The Attorney General further recalled that on July 21, 2009 nine members of the sect were arrested for possessing 74 empty bomb shells and materials for improvised explosive devices, which they said was in preparation to defend themselves against Sheriff’s Operation Flush.
He said a counter-insurgency operation was launched by the Federal Government, with soldiers deployed to Maiduguri, targeting Yusuf’s enclave, which is the sect’s headquarters.
“After the sect was dislodged, Sheriff invited traditional ward heads and ordered them to point at houses belonging to fleeing sect members with most of the houses brought down”, Lawan said.
He also disputed claims by the PDP strongman that the Boko Haram attacks preceded his (Sheriff’s) tenure as governor of Borno State.
He said: “Shortly after winning the 2003 elections, Ali Modu Sheriff created the Ministry of Religious Affairs under a pioneer Commissioner, Buji Foi with who was later found to be one of the financiers of the sect under Yusuf. However, Sheriff didn’t introduce Sharia.
“Whereas Sheriff has always claimed that the violence of Boko Haram preceded his administration, what is a fact in October, 2003, part of the Boko Haram members, then known as Taliban, broke away from Muhammad Yusuf claiming that they could no longer live in a place that wasn’t being governed by Sharia law and this was some months after Sheriff took oath of office on May 29, 2003.
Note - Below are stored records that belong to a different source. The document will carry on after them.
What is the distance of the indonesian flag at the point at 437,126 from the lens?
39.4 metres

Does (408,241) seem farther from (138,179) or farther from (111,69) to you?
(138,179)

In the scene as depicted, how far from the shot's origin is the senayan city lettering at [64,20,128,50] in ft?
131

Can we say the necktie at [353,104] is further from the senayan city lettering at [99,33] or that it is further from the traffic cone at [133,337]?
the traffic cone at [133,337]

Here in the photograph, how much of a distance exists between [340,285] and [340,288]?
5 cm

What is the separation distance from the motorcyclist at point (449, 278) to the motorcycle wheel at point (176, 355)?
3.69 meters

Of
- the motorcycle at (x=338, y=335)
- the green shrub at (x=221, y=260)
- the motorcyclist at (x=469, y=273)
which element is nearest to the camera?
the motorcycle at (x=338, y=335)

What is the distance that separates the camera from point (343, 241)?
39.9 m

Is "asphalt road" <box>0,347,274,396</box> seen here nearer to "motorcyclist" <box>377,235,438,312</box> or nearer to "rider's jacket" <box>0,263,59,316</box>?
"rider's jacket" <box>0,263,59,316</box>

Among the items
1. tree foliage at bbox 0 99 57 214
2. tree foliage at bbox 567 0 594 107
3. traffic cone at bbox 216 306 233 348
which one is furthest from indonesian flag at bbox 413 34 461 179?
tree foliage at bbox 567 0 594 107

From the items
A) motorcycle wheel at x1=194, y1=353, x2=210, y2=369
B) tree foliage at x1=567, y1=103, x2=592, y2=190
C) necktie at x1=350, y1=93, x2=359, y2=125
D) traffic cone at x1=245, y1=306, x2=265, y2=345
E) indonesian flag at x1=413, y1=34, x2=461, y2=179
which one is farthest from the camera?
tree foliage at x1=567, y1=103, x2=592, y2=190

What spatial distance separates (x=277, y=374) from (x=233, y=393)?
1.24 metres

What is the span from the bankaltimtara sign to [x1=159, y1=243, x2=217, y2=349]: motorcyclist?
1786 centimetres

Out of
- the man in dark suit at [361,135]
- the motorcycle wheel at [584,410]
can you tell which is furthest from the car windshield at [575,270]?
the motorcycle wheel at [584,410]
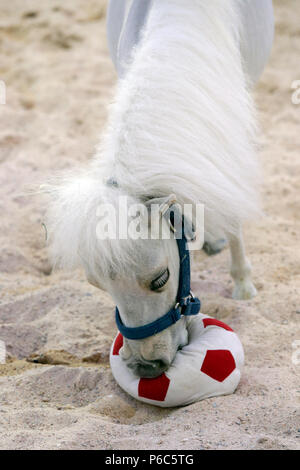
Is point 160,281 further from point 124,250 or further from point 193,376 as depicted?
point 193,376

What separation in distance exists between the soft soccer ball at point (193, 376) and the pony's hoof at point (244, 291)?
673mm

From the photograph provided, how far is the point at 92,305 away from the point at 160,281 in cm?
95

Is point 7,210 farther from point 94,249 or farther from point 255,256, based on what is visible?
point 94,249

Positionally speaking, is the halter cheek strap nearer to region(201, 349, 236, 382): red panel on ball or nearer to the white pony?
the white pony

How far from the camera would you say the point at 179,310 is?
193 cm

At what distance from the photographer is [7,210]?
139 inches

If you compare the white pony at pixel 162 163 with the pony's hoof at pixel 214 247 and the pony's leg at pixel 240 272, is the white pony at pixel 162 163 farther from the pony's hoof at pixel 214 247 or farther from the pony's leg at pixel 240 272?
the pony's hoof at pixel 214 247

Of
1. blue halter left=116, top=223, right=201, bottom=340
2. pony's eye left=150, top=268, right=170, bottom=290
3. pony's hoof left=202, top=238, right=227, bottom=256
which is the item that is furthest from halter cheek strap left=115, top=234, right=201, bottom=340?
pony's hoof left=202, top=238, right=227, bottom=256

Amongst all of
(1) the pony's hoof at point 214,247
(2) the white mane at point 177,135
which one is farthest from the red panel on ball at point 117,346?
(1) the pony's hoof at point 214,247

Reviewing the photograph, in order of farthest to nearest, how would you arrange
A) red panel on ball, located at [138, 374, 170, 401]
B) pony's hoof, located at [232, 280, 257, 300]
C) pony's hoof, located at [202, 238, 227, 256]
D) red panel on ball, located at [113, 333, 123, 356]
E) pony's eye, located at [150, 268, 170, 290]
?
pony's hoof, located at [202, 238, 227, 256] < pony's hoof, located at [232, 280, 257, 300] < red panel on ball, located at [113, 333, 123, 356] < red panel on ball, located at [138, 374, 170, 401] < pony's eye, located at [150, 268, 170, 290]

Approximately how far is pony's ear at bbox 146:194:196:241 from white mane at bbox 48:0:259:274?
4 centimetres

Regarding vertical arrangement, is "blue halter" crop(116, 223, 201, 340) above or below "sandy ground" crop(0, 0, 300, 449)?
above

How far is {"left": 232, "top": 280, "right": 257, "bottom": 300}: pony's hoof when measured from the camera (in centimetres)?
272
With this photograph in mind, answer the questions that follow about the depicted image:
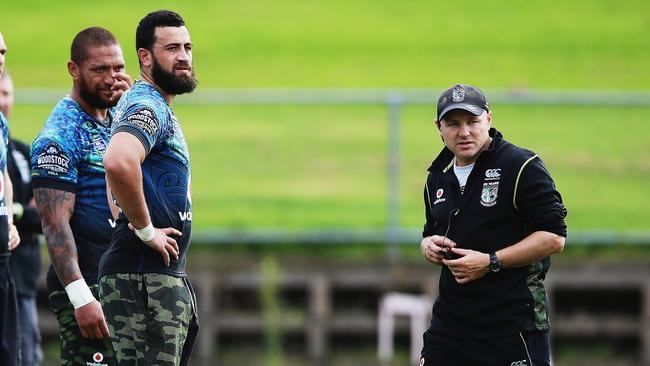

“The breakaway faction called themselves ‘Taliban’ led by someone nicknamed Mullah Umar. They set up a base outside Kanamma, a village in Yobe state, located on the border between Nigeria and Niger Republic. They nicknamed their new base ‘Afghanistan’. They declared the new base a sovereign State under Sharia law.
“On 5th of July, 2011, former Governor Ali Modu Sheriff tendered an apology to the Boko Haram sect ‘for whatever he might have done wrong to them’. Why did he apologise if he knew he did nothing wrong to the sect”, Lawan asked.